Safe Flight Instrument Corporation of White Plains, New York announced today it has developed and manufactured a 3D printed four-way ventilator splitter.

For nearly 75 years, Safe Flight has been an innovator of aircraft safety, performance and control systems. A New York-based company, it has now developed a product designed to increase the patient-availability of scarce mechanical ventilator hospital assets. Michael Lambton, a mechanical design engineer at the company, discussed the need with a relative who is a medical doctor. He described an emerging need for additional ventilator capacity.

Working with a support team that included production, quality assurance, supply chain and engineering, Michael designed a device, called the Quad/Vent Splitter and printed prototypes that were successfully evaluated by two independent hospitals, all within two weeks.

“Having both the technical ability and support from our company made me feel an obligation to contribute in any way I could. The company's ability to rapidly reconfigure its people and processes to tackle this dynamic problem has been nothing short of inspiring,” says Lambton.

The Quad/Vent Splitter can allow up to four patients to receive artificial lung ventilation using only one ventilator. It is designed with four independent ports which may be stopped using the tethered splitter plugs, allowing a single-patient use of a ventilator or a two-way, three-way or four-way split configuration, multiplying the number of patients who can receive support, when there are insufficient ventilators available for each patient.

Upon receiving EUA approval, which is pending, Safe Flight will deliver splitters to the hospitals that have been participating in the trials, as well as make the design available under licence, which will broaden the production capabilities to companies with 3D printing capabilities.

The Quad/Vent Splitter is undergoing approval under the Emergency Use Authorization (EUA) issued March 24th. The EUA addresses concerns relating to insufficient supply and availability of FDA-cleared ventilators for use in healthcare settings to treat patients during the COVID-19 outbreak.

Husky Corporation engineers have also designed a rapid-manufacture ventilator. The units are simple, yet reliable. The Husky ventilators can be produced inexpensively from readily available components, delivered at minimal cost and used promptly with little operator training.

Ventilators take over when a patient's lungs don't function, or even fail, which is a condition of those most aggressively affected by COVID-19. The pandemic has created a severe shortage of ventilators, which are often very expensive devices.

The inspiration for the Husky ventilator was prompted when nurse anaesthetist Nick Till asked his friend, Husky Corporation engineering manager Zach Holcomb, if he could think of ways to use manual resuscitator bags as stand-alone respirators. The question “How can we automatically squeeze this bag?” prompted Holcomb and Husky design engineer Derek Willers to launch the project.

The result in a few short days produced a ventilator apparatus using a standard size 1500ml resuscitator bag, compressed by a rubber ram attached to an air cylinder that is used in product testing applications. The apparatus will deliver air or oxygen at adjustable flow rates appropriate for patients in need. Husky, designated an 'essential industry' as part of the Defense Industrial Base by the U.S. Department of Homeland Security during the Covid-19 outbreak, believes it will be able to produce approximately 500 ventilators weekly.
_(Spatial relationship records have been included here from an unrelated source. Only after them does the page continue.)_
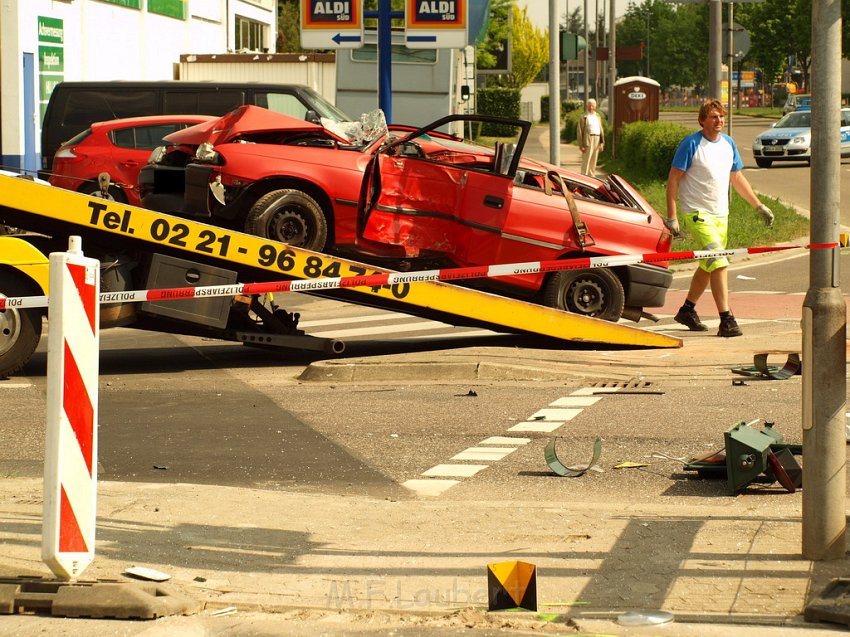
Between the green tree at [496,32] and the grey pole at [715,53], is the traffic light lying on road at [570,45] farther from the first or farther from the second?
the green tree at [496,32]

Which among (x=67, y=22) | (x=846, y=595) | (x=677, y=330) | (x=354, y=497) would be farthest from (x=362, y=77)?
(x=846, y=595)

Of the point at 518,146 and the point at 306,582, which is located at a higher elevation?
the point at 518,146

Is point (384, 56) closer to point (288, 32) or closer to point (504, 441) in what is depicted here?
point (504, 441)

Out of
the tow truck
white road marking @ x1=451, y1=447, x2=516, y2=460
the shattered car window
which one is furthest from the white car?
white road marking @ x1=451, y1=447, x2=516, y2=460

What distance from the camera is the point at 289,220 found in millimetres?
11594

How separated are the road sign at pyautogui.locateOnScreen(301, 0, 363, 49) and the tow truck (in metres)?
7.91

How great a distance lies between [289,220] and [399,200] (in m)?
0.94

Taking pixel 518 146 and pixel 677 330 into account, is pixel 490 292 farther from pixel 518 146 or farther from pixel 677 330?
pixel 677 330

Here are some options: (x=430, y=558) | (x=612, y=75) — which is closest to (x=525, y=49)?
(x=612, y=75)

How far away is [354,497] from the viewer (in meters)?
7.20

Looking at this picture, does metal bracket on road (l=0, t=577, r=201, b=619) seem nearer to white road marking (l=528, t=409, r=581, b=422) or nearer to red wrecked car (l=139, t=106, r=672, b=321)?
white road marking (l=528, t=409, r=581, b=422)

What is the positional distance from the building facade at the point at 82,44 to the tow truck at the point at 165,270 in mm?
15837

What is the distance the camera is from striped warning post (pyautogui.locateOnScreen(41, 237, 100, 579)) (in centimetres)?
513

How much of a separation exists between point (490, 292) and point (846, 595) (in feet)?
23.5
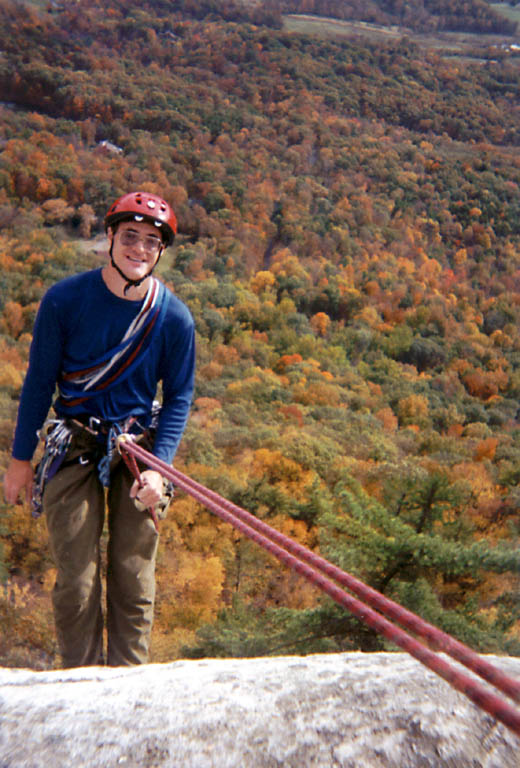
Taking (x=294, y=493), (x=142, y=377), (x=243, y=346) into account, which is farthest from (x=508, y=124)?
(x=142, y=377)

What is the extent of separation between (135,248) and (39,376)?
0.59 meters

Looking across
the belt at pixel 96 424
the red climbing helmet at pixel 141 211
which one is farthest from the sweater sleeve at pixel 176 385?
the red climbing helmet at pixel 141 211

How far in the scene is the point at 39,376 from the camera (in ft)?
6.85

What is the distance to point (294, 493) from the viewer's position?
72.8ft

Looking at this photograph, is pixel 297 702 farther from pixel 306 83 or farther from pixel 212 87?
pixel 306 83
The Husky ventilator embodies the “necessity is the mother of invention” approach taken by U.S. industry in response to mobilisation during World War II; equipment was made quickly and without a lot of 'bells and whistles' that would add time and cost.

The proof of concept for the Husky ventilator is comprised of readily available components or those which could quickly be produced with a 3D printer. The key component is the air cylinder, operated by compressed air, to “squeeze” the resuscitation bag repeatably and reliably. It's the same type of air cylinder used in the equipment Husky Corporation uses to test its industry-leading fuel nozzles and components, which often require test cycles that number in excess of several hundred thousand or more without failure.

The ventilator progressed from idea to proof of concept in approximately one week, with refinements and improvements already being added to enhance the programmable controls that adjust the flow rate and compression frequency with precision and ease. Husky is actively seeking confirmation of the feasibility of the ventilator apparatus from a biomedical engineer, pulmonologist, respiratory therapist or similar medical expert prior to making the product available. Husky is additionally looking at an electric version of the ventilator, rather than one that uses compressed air, for use in areas away from hospital rooms that do not have access to compressed air. The company is also exploring applications where the ventilator could be deployed to third world countries, where a low-cost ventilator would be potentially invaluable.